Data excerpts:
+++++
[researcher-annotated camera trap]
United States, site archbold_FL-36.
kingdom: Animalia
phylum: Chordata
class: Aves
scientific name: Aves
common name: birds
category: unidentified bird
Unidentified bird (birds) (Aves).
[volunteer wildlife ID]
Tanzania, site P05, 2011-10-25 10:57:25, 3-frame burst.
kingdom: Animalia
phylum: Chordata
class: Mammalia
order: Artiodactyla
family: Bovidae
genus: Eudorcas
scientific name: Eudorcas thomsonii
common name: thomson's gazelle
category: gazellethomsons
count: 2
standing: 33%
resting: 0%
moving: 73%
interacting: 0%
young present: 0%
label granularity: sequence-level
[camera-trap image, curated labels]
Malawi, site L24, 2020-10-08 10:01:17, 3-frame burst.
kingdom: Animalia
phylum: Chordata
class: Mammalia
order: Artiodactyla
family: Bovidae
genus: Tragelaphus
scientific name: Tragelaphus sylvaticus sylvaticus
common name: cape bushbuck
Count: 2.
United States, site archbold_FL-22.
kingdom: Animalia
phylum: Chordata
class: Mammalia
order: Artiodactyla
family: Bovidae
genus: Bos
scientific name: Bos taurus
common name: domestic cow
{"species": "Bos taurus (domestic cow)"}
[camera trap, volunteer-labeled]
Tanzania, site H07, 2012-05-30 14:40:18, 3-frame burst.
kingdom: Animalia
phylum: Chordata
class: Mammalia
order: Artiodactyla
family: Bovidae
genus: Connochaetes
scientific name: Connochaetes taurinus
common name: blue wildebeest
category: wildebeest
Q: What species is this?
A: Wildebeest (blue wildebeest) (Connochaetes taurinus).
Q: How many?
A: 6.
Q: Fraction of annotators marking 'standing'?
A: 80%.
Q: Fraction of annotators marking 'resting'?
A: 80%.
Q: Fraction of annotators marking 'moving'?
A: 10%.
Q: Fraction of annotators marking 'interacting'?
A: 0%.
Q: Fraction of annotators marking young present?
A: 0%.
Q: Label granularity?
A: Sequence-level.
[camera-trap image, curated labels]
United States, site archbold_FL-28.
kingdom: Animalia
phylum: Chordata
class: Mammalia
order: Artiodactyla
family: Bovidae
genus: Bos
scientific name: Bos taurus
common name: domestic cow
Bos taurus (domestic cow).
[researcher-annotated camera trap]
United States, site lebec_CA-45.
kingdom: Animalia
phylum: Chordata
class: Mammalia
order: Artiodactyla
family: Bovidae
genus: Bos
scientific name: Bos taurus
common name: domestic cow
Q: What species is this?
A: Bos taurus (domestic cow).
+++++
> **Action item**:
Going back over the entries above, copy word for word every line from the one that has "interacting: 0%" on through the one that has "common name: blue wildebeest".

> **Response for this exercise**:
interacting: 0%
young present: 0%
label granularity: sequence-level
[camera-trap image, curated labels]
Malawi, site L24, 2020-10-08 10:01:17, 3-frame burst.
kingdom: Animalia
phylum: Chordata
class: Mammalia
order: Artiodactyla
family: Bovidae
genus: Tragelaphus
scientific name: Tragelaphus sylvaticus sylvaticus
common name: cape bushbuck
Count: 2.
United States, site archbold_FL-22.
kingdom: Animalia
phylum: Chordata
class: Mammalia
order: Artiodactyla
family: Bovidae
genus: Bos
scientific name: Bos taurus
common name: domestic cow
{"species": "Bos taurus (domestic cow)"}
[camera trap, volunteer-labeled]
Tanzania, site H07, 2012-05-30 14:40:18, 3-frame burst.
kingdom: Animalia
phylum: Chordata
class: Mammalia
order: Artiodactyla
family: Bovidae
genus: Connochaetes
scientific name: Connochaetes taurinus
common name: blue wildebeest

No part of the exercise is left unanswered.